- ACTION ITEM -
Search the entries for the word "site" and return every line where it is found.

- Opening Delimiter -

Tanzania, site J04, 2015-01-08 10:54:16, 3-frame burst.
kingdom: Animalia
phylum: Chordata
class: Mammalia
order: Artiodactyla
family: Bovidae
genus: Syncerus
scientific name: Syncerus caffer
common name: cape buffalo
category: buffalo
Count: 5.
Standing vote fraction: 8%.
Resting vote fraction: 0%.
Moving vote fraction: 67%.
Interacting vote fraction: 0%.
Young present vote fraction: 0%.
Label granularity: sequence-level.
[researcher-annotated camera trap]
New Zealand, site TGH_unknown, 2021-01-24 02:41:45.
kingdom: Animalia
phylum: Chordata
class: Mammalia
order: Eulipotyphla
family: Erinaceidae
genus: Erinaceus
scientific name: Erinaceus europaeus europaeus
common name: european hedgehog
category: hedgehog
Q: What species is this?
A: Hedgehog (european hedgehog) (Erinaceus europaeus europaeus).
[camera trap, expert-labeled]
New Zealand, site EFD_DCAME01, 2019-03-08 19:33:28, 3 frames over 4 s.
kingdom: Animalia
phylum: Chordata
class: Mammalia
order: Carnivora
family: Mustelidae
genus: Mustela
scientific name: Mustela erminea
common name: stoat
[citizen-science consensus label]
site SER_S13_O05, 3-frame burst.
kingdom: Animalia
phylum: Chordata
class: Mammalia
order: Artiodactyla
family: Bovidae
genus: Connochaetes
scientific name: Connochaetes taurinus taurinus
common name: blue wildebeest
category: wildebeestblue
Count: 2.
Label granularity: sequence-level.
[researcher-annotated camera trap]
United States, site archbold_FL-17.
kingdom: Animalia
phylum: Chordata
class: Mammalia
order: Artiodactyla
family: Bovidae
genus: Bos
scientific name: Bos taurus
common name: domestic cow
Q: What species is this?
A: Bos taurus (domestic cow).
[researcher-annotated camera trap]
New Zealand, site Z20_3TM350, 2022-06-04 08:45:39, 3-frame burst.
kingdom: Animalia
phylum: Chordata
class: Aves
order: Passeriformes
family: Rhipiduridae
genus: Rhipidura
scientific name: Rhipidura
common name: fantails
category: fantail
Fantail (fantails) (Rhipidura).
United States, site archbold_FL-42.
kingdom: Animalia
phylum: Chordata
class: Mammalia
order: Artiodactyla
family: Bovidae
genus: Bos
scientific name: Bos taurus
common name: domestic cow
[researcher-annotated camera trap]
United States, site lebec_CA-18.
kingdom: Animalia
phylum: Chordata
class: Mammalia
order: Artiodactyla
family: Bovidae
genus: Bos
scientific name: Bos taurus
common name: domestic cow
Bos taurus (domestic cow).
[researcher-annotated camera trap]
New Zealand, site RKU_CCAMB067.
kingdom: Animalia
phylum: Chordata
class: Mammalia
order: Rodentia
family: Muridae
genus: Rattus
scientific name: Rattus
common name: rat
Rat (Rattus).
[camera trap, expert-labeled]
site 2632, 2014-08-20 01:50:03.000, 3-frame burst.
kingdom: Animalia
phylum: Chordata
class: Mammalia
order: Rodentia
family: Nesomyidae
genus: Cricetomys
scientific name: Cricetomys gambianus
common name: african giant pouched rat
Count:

- Closing Delimiter -

- ANSWER TO THIS PROBLEM -
Tanzania, site J04, 2015-01-08 10:54:16, 3-frame burst.
New Zealand, site TGH_unknown, 2021-01-24 02:41:45.
New Zealand, site EFD_DCAME01, 2019-03-08 19:33:28, 3 frames over 4 s.
site SER_S13_O05, 3-frame burst.
United States, site archbold_FL-17.
New Zealand, site Z20_3TM350, 2022-06-04 08:45:39, 3-frame burst.
United States, site archbold_FL-42.
United States, site lebec_CA-18.
New Zealand, site RKU_CCAMB067.
site 2632, 2014-08-20 01:50:03.000, 3-frame burst.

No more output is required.